Du choix du milieu de gradient à la rédaction du protocole final, méthodologie pour obtenir des résultats comparables dans plusieurs structures.

Cahier de laboratoire ouvert et tubes Eppendorf alignés sur paillasse blanche.

Un protocole publié dans la littérature ne se transmet pas automatiquement. Sa reproductibilité dépend autant des détails opérationnels que de l’idée scientifique. Ce guide présente la méthodologie que nous appliquons en interne pour rédiger un protocole transmissible, illustrée sur la séparation de cellules mononucléées du sang périphérique (PBMC).

Cadrer la question avant le protocole

Un bon protocole répond à une question précise. Avant d’écrire la première étape, formulez :

  • la population cellulaire visée (lymphocytes T, monocytes, total) ;
  • la pureté minimale requise pour les analyses aval ;
  • la viabilité minimale acceptable ;
  • les volumes manipulés en routine ;
  • les contraintes de temps (sang frais, durée maximale entre prélèvement et analyse).

Choisir un milieu de gradient adapté

La séparation par densité repose sur un milieu de gradient (Ficoll-Paque à 1,077 g/mL pour les PBMC, Percoll pour des séparations plus fines, iodixanol pour les vésicules extracellulaires). Documentez la référence exacte, le numéro de lot, la date d’expiration et la température au moment de l’expérience.

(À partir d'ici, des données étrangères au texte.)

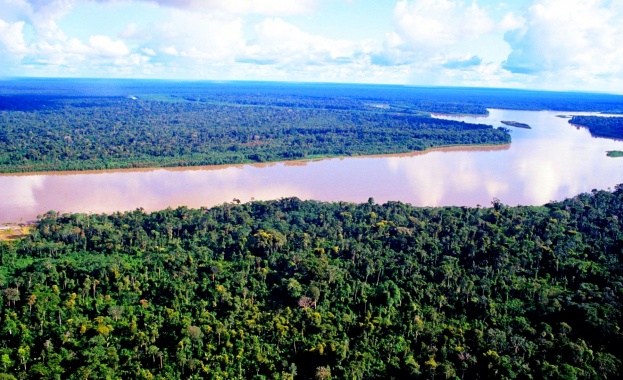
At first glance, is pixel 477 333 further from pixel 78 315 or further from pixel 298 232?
pixel 78 315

Décrire la centrifugation, en RCF

La rédaction du paragraphe de centrifugation doit comporter :

  • la RCF en g (pas la vitesse en tr/min) ;
  • la durée totale, en minutes ;
  • la rampe d’accélération et de décélération (souvent un nombre entre 0 et 9 selon le firmware) ;
  • la température de consigne ;
  • le type de rotor (à godets de préférence pour les gradients) ;
  • le rayon utile du rotor ;
  • le numéro de référence ou le modèle de l’appareil utilisé.

Détailler le prélèvement de l’interface

C’est l’étape qui introduit le plus d’écart entre opérateurs.

Prélever 6 à 8 mL de la couche située à l’interface entre le plasma et le milieu de gradient, à la pipette pasteur en plastique, en maintenant l’embout à 2 mm sous la couche visible. Réaliser un seul mouvement, ne pas remonter avec l’embout pour éviter la contamination.

Cette description est plus fidèle qu’une simple mention « prélever la couche d’interface ».

Définir les critères qualité

Un protocole reproductible inclut explicitement ses critères de réjection. Pour les PBMC :

  • Viabilité par bleu Trypan ou marquage 7-AAD supérieure à 90 %.
  • Contamination en érythrocytes inférieure à 5 % (sur cytomètre).
  • Rendement supérieur à 1 × 10⁶ PBMC par millilitre de sang traité.

Tout résultat sortant de ces seuils est consigné mais exclu de l’analyse, avec mention explicite dans le compte-rendu.

Tester en double aveugle avant publication

Avant de figer le protocole, le confier à un second opérateur n’ayant pas participé à sa rédaction. Comparer les résultats sur le même lot de sang. Les écarts révèlent les ambiguïtés du texte.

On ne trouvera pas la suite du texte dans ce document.